## WHAT TO PRODUCE
Go through the records below and show every line with the string "scientific".

========================================================================

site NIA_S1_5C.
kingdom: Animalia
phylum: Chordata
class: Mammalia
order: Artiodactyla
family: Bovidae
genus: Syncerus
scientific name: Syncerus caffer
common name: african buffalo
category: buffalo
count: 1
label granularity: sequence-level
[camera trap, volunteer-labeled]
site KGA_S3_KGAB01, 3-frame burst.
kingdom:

========================================================================

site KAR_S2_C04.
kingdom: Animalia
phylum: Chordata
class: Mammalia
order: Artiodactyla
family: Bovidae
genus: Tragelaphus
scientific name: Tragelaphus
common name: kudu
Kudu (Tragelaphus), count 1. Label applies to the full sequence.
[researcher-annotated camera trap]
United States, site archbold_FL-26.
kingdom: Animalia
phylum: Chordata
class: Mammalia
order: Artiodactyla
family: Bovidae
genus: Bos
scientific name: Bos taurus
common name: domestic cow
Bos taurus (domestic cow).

========================================================================

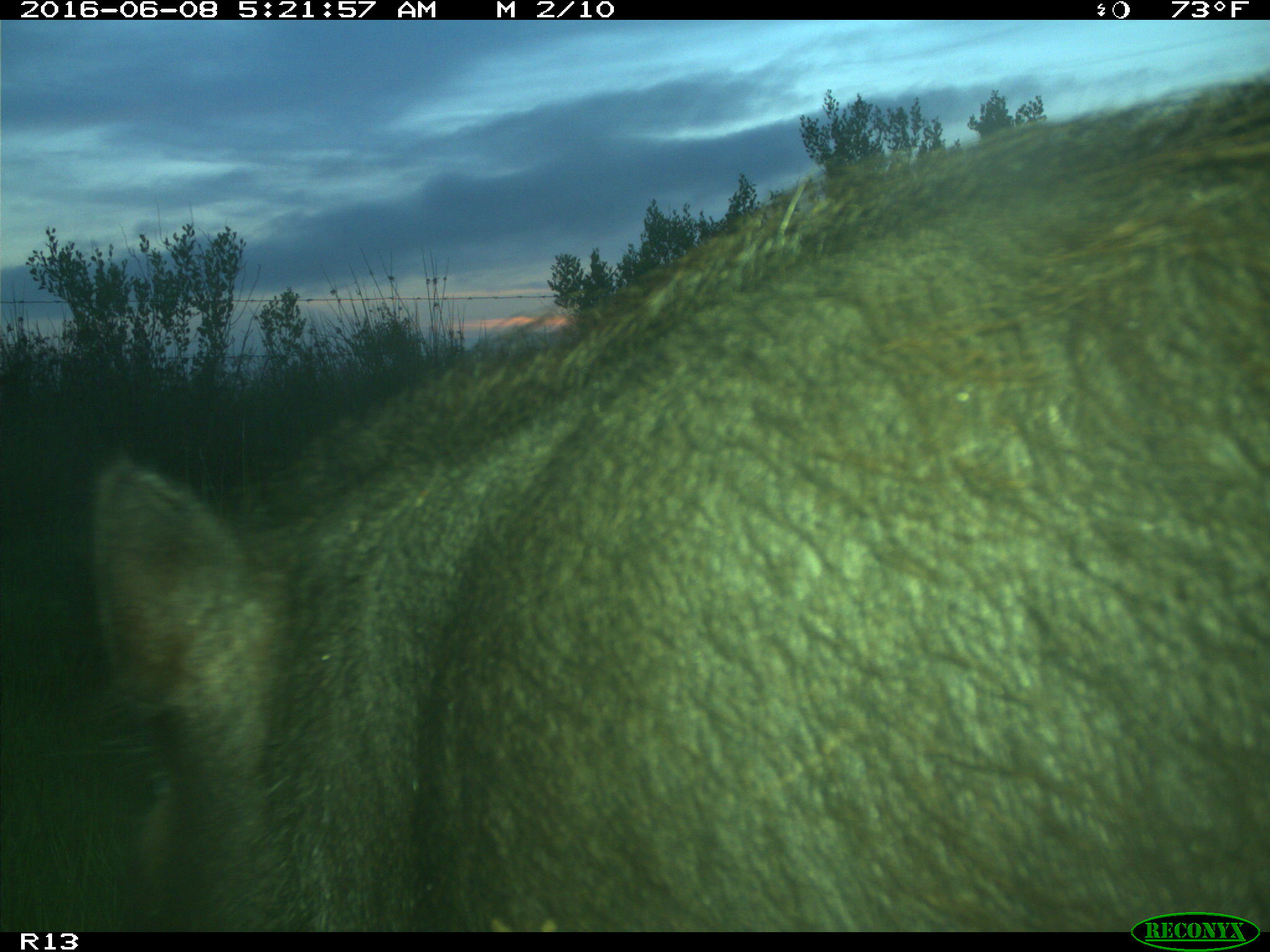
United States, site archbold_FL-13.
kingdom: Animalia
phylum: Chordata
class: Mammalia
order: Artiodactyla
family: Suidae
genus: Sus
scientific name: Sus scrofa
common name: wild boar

========================================================================

## RESPONSE BOX
scientific name: Syncerus caffer
scientific name: Tragelaphus
scientific name: Bos taurus
scientific name: Sus scrofa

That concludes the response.